Shopping - weighing the fruit & veges, comparing prices, working to a budget (can I afford the lego & the lollies??), paying for items, working out change.

Craft - estimating, measuring.

In the time since we started unschooling maths, he's been exposed to the following subjects, some in more depth than others.
  • Addition / subtraction with carrying
  • Multiplication
  • Simple division
  • Fractions - 1/2, 1/4, 1/3, 1/100, mixed fractions
  • Doubling
  • Measuring & estimating
  • Probability
  • Perimeter & area
  • Tessellating shapes
I know because I kept a checklist for the first few months just to reassure myself that he is still learning the "prescribed" maths stuff for his age and the next couple of years. The subjects above are taken out of the Yr 2 and Yr 3 syllabus - he's still officially in Yr 1, so I have no concerns about the way we're going!


Lightening said...

Sounds fascinatingly wonderful Kez. No doubt he's learning heaps. We found that while we were away - we starting noticing more of the natural maths that seemed to be occuring around us.

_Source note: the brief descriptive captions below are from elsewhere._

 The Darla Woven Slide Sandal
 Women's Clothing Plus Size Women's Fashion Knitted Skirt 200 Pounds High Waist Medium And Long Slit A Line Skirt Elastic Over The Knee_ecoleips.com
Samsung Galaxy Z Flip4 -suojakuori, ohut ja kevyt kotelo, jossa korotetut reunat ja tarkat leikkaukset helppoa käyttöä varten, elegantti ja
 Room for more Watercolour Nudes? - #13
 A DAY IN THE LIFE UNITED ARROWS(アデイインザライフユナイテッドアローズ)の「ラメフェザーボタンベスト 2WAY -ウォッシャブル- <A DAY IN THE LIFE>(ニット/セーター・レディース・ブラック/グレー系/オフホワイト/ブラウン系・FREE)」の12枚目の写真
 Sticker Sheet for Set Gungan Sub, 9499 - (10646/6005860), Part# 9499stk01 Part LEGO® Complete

Do you ever have to do any "formal testing" to see where Billy is up to? I'm just curious as to how the homeschooling situation works. Like, do they do the Numeracy and Literacy testing in year 3,5,7 etc?

Kez said...

I think it depends on the state's regulations. In NSW, we don't have to do any testing. I'm not even sure if we could do the N&L testing if we wanted to.

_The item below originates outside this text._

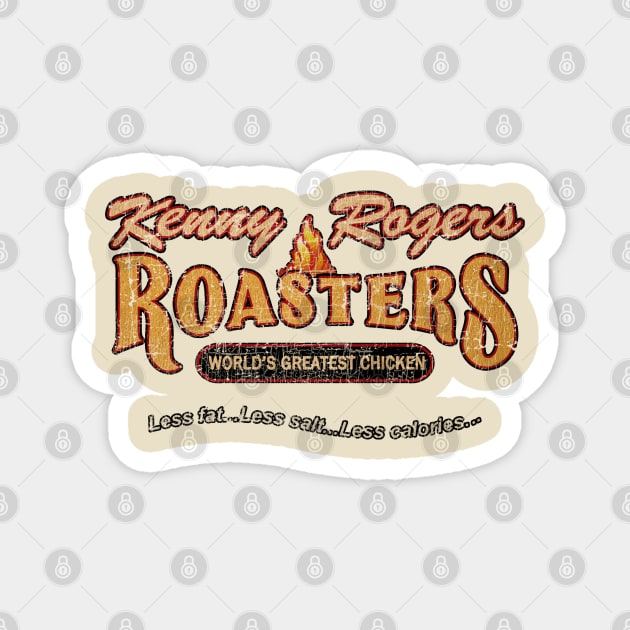 Kenny Rogers Roasters 1991 Magnet by Thrift Haven505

I'm not a fan of testing (esp so young!) - as far as I'm concerned it's used for 2 things. Either to compare how kids are going (which I don't think comparison is a good thing as all kids learn at their own pace) or to see if kids know something - being with them all day you quickly find out whether they know something without testing!

An Almost Unschooling Mom said...

Thanks for the math links - I'm just on the verge of giving up on formal math for my younger son - he seems to be learning concepts before I teach them anyway - and he HATES the worksheets. I just haven't quite wrapped my mind completely around unschooling math yet. It was good to read your post.

Kez said...

An Almost Unschooling Mum - glad it helped you. That was pretty much the position we were in too!

karisma said...

Kez, We can do testing in years 3 and 5 if we are that way inclined (which I am not) They are called Basic skills tests and are multiple choices. You can arrange them through the BOS.

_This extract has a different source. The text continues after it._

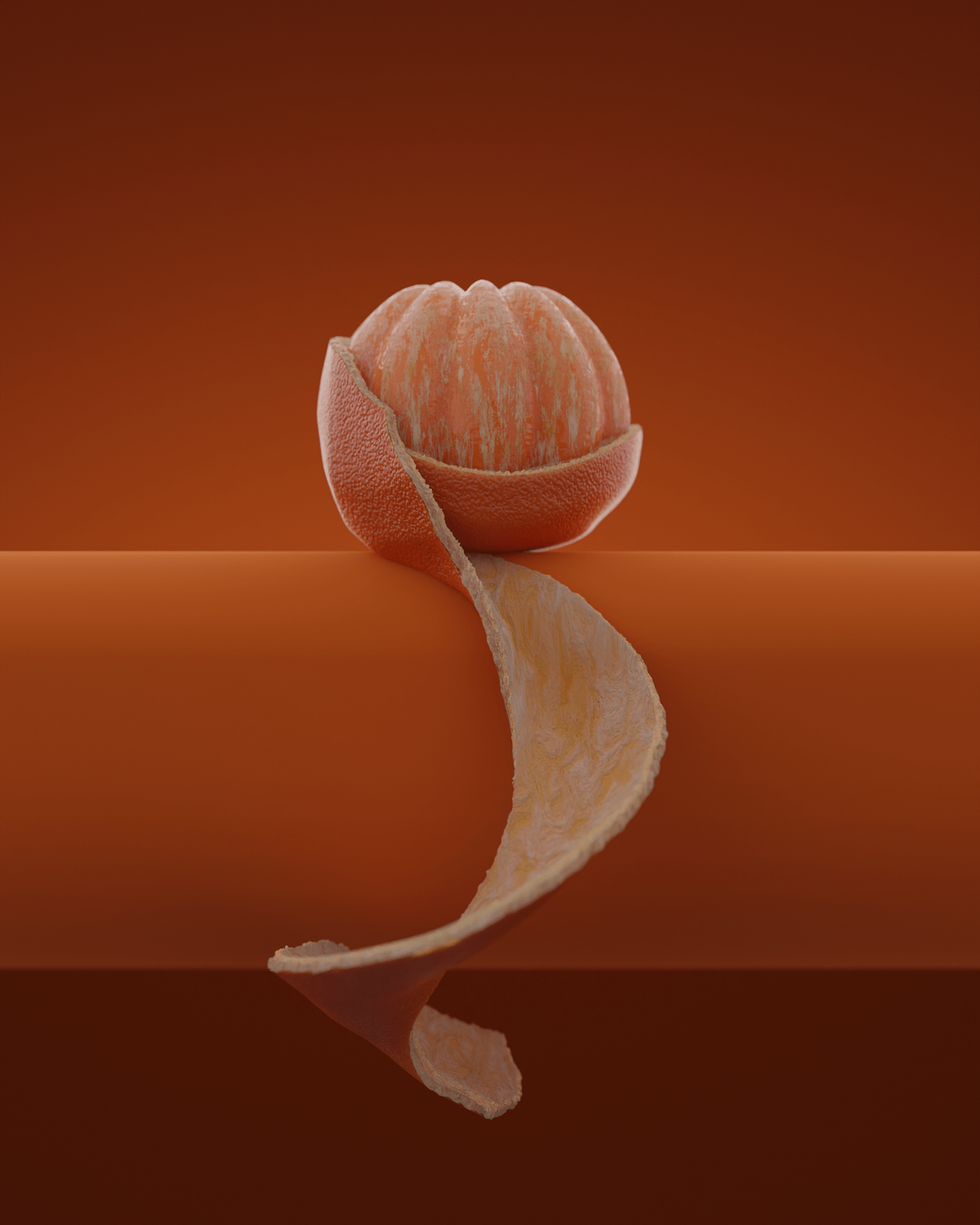 3D 3dFood 3dfruits 3drender blender CGI mandarine Render tangerine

The kids have to sit for them at home but you have to have someone besides yourself to supervise so you do not tell them the answers. They pretty much just give you an idea of where your child's learning level is in the state. We don't worry about it. Every child learns at their own pace, we are pretty relaxed about it all these days.

Kez said...

Thanks for letting me know that Karisma. Like you, I'm not planning on doing them with Billy but its good to have up-to-date information when people ask!

Anonymous said...

Yea, I love reading about others' experiences with living math. I'm looking forward to that comfortable feeling you mentioned. I'm still feeling anxious about doing away with curriculum!